COLLECTING
In the late 1980’s I had a lady friend who enjoyed collecting antiques. She dragged me around to all sorts of places, picking through peoples old junk, hoping to find something of value that all the people before us had missed. Surprisingly, she found quite a few pieces which she considered worthy of her collection. However, I might mention that if you’re not into collecting something, these forays can very quickly become very boring.

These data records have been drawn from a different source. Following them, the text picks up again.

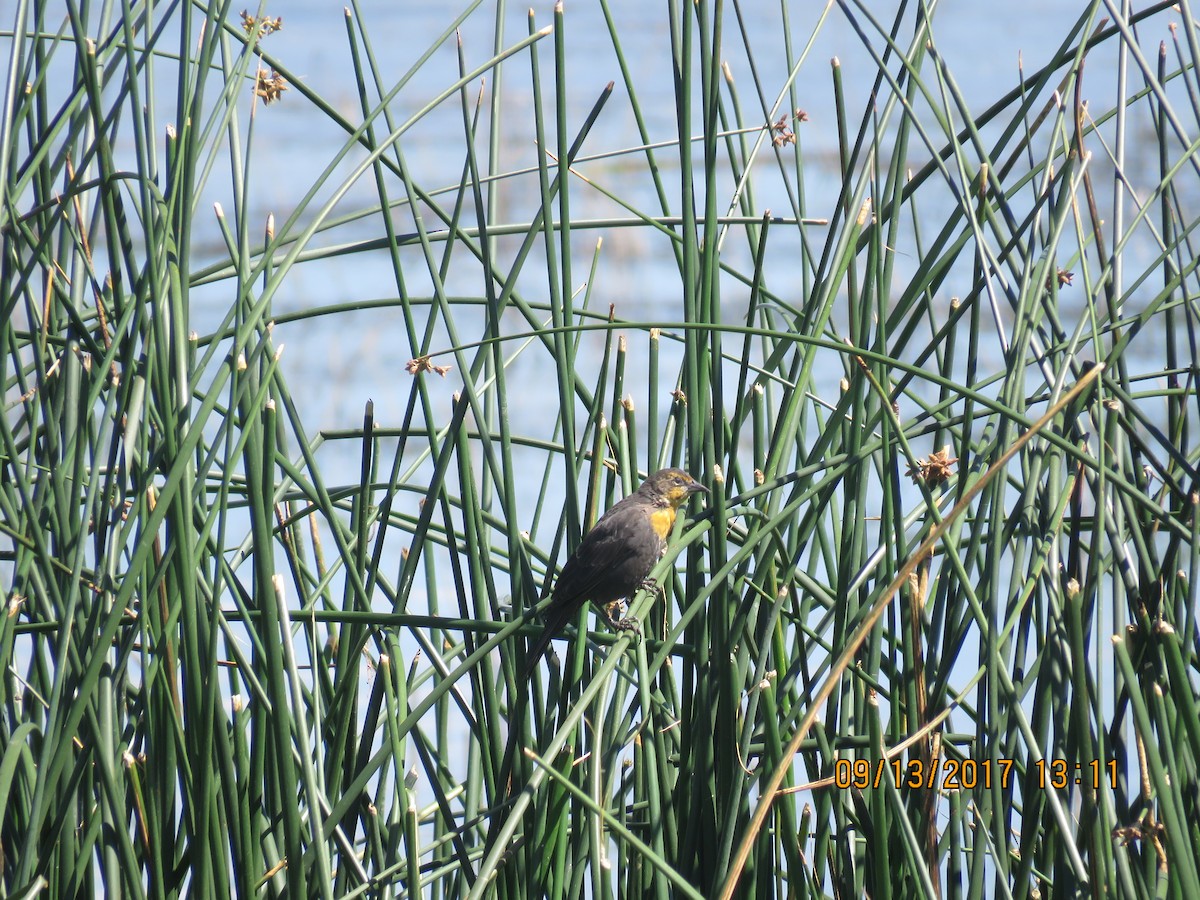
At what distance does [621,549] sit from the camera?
2449 mm

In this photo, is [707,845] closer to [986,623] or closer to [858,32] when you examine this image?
[986,623]

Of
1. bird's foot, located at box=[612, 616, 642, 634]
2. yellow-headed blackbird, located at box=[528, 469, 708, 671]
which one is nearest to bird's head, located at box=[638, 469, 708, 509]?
yellow-headed blackbird, located at box=[528, 469, 708, 671]

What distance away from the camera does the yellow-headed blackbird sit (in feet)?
6.60

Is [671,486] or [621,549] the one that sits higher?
[671,486]

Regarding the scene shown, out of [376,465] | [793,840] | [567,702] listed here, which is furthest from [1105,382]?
[376,465]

Those journeys quickly became almost a punishment to me. Sometimes we would drive for several hours to get to an event and if it was a large event, we’d spend hours wandering through the maze, picking up pieces, studying them, replacing them and moving on to the next table. Boring,,,,,, I repeat, BORING!!! However, for the collector, it’s like being in Seventh Heaven. They so look forward to the next foray and the joy they get from finding a particularly sought after piece, especially if they “ pick it up for a song” as she often did. However for me, the primary joy to those journeys came from the fact that it’s “hungry” entertainment and invariably we’d stop for a meal at some new place where we had not eaten before.
She collected many types of antiques, but her most favored was “gray granite.” It is old cookware made out of tin or metal. There is “blue granite” which is rarer and much more expensive, as I was informed; however she didn’t collect that, only gray. It’s amazing how many different types of cookware there are: Scoops, ladles, teapots, pots, pans, kettles, strainers and on and on it goes, even spoons, knives and forks.
Once you have a fairly complete collection, you don’t stop “prospecting” or looking, you simply attempt to find duplicates which are in better condition than the one you already have, or as more likely is the case, by the time you’re close to completing your collection, you’ve already begun collecting something else.
Well, after a fashion it became clear that there was no end to this process. Once you get started collecting, you never stop. If your collection is complete, you begin collecting something else while you continue to try to improve your collection. In fact, avid collectors collect more than one particular type of item; many of them collect dozens of different things. It might be old tobacco tins, baseball caps, jack knives, old bottles, hell when it comes right down to it, old anything.
Soon enough, I realized that I was going to have to start collecting something or die of boredom. This was in the mid to late 80’s and I had been saving license plates. Not all plates, just the Michigan plate for 1976. It was a real patriotic looking red, white and blue plate depicting the US flag. I had several sets which I had kept when that plate was replaced by the next issue and over the years I had come into possession of several others. It was a start. So, I began collecting license plates. Well, they are all over. Every place we went, I found license plates. Not just Michigan plates but from all states and several foreign countries. I didn’t want to have to build another garage to have a place to store my collection, so I decided that I needed to start collecting something that wasn’t so easy to find.
I had received a bottle of Avon aftershave as a birthday gift from my son, some years earlier. It was shaped like an antique car and I had always treasured it, probably more because it was a gift from my son than because of its shape, but certainly not because of the contents. At any rate, one day when we were pawing through old junk, looking for treasure, I came across another Avon bottle shaped like a car. In fact, I found 2 or 3 of them in the same junk pile. Until that time, I hadn’t realized that there were more than the original I had received from my son. That day, a collector was born. Soon enough, I had 10 or 15 cars in my collection and was anxious to find out how many more of them there might be. I purchased a collectors book and soon determined that there were something in the neighborhood of 30 different types of Avon bottle cars. Well, not all of them were cars. There were pickup trucks, a mail truck, train engines and a motorcycle. Suffice it to say, there were enough of them to make it interesting to attempt to complete the collection of them all and yet they were scarce enough that I wouldn’t need a pole barn to house them all.
As time passed, I was no longer seeing the lady friend who had gotten me hooked on collecting, but that didn’t stop me from collecting. I no longer found myself seeking new venues as frequently, but still from time to time I came across another car to add to the collection. Eventually, I also began collecting eagles. All types of eagles, but preferably of a patriotic nature. They aren’t necessarily old or antique, but they are interesting and patriotic. Unfortunately, the old antique is now me.